● **DESCRIPTION OF THE TASK**:
Print out each entry below in full, exactly as given, excluding pictures.

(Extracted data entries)
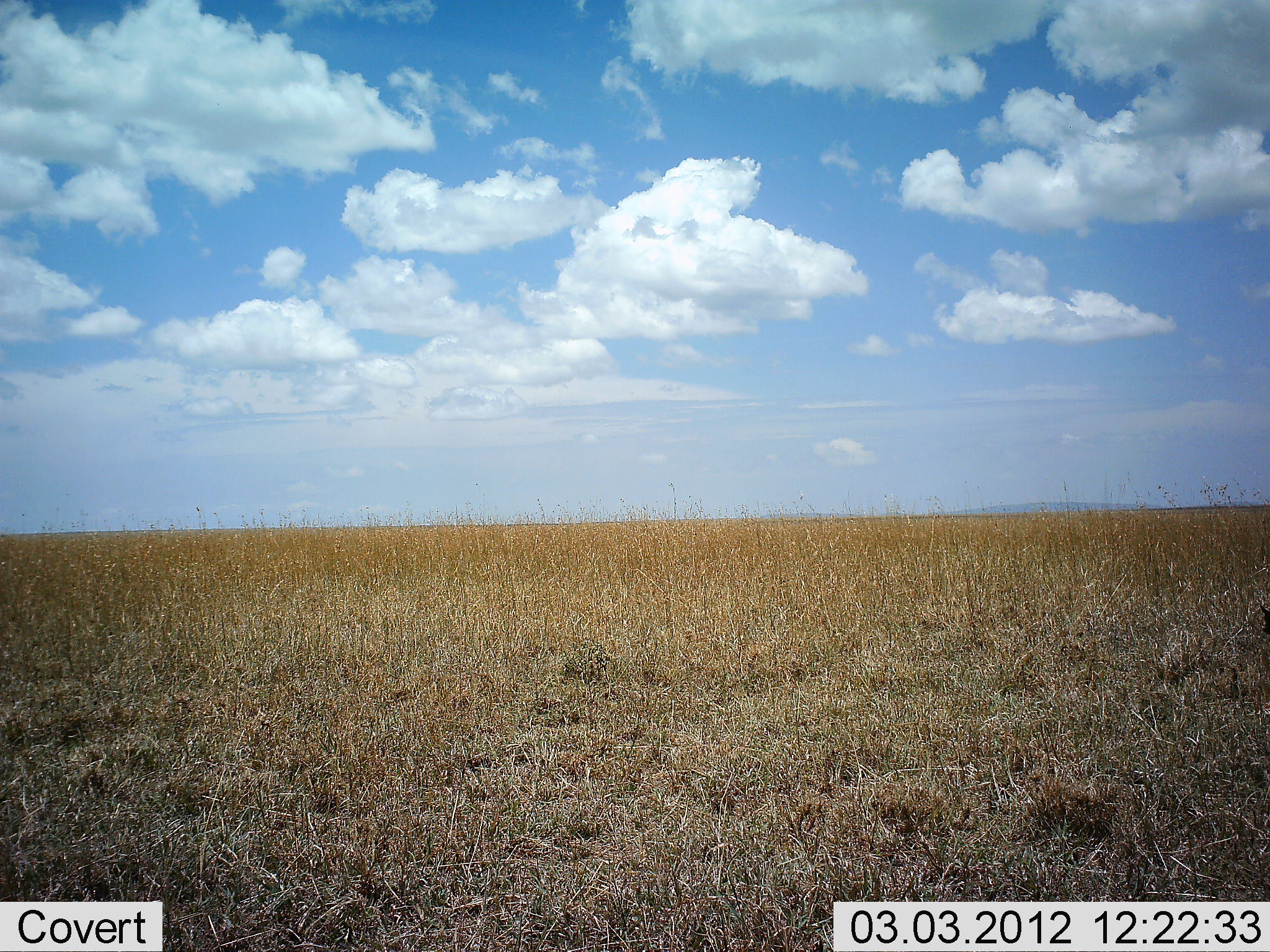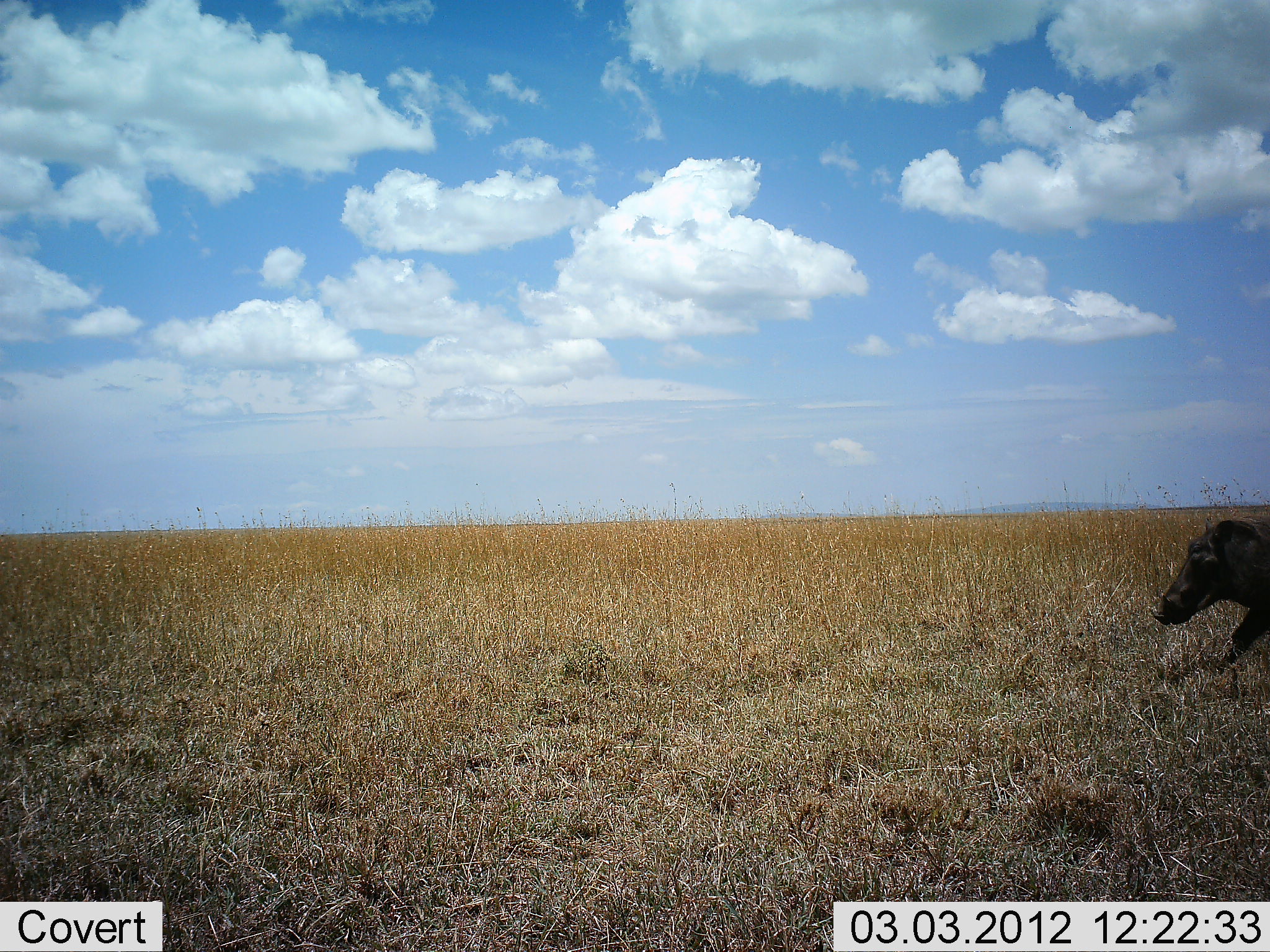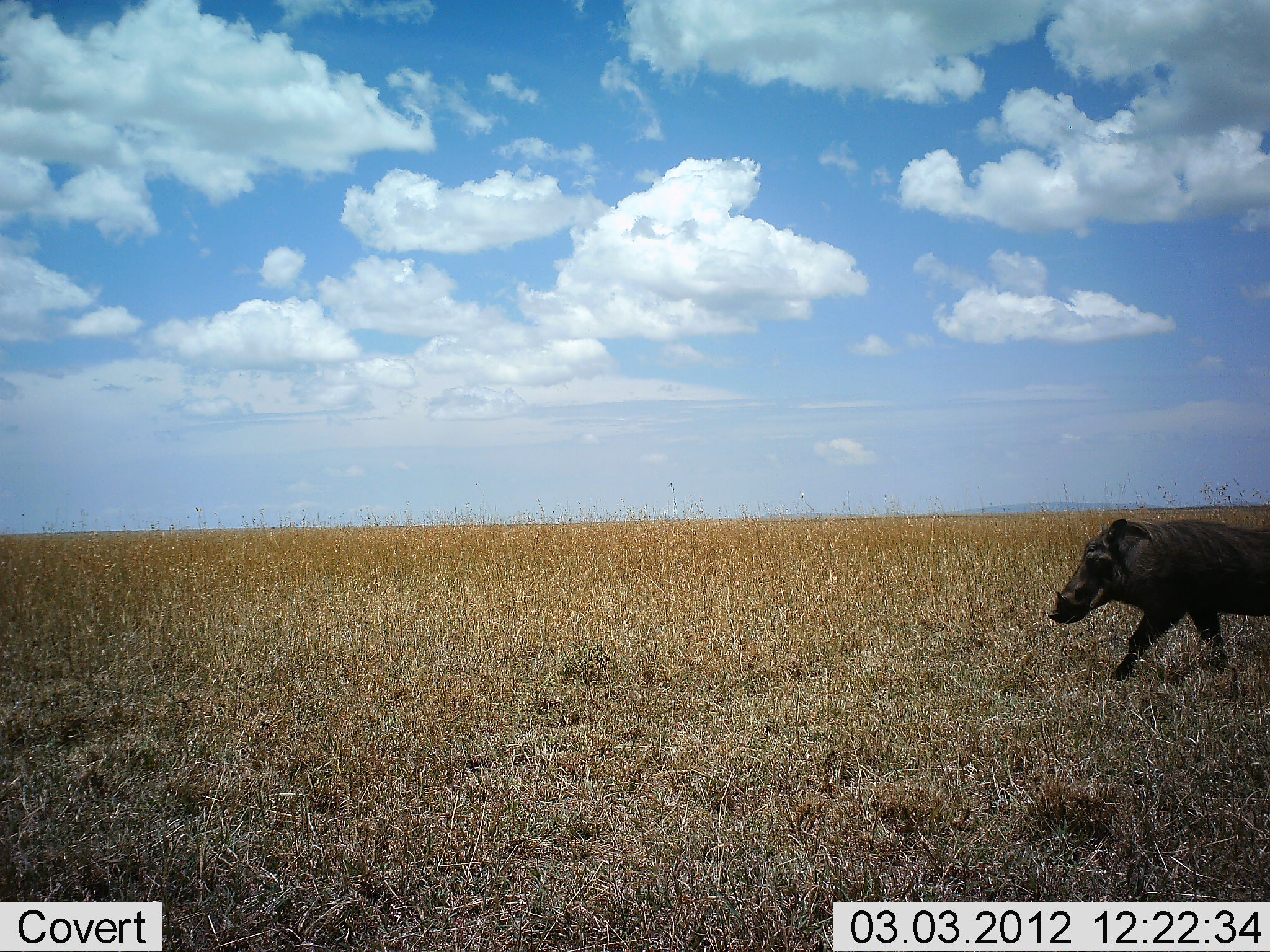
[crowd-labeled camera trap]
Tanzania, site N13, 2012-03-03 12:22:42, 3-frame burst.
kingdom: Animalia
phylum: Chordata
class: Mammalia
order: Artiodactyla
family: Suidae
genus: Phacochoerus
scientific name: Phacochoerus africanus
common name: warthog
Warthog (Phacochoerus africanus), count 1. Behavior (volunteer vote fractions): standing 0%, resting 0%, moving 100%, interacting 0%. Young present (vote fraction): 0%. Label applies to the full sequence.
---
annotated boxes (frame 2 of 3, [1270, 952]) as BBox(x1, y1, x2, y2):
animal: BBox(1149, 518, 1269, 678)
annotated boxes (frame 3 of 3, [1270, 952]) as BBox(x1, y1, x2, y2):
animal: BBox(1047, 519, 1270, 685)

● **OUTPUT**:
[crowd-labeled camera trap]
Tanzania, site N13, 2012-03-03 12:22:42, 3-frame burst.
kingdom: Animalia
phylum: Chordata
class: Mammalia
order: Artiodactyla
family: Suidae
genus: Phacochoerus
scientific name: Phacochoerus africanus
common name: warthog
Warthog (Phacochoerus africanus), count 1. Behavior (volunteer vote fractions): standing 0%, resting 0%, moving 100%, interacting 0%. Young present (vote fraction): 0%. Label applies to the full sequence.
---
annotated boxes (frame 2 of 3, [1270, 952]) as BBox(x1, y1, x2, y2):
animal: BBox(1149, 518, 1269, 678)
annotated boxes (frame 3 of 3, [1270, 952]) as BBox(x1, y1, x2, y2):
animal: BBox(1047, 519, 1270, 685)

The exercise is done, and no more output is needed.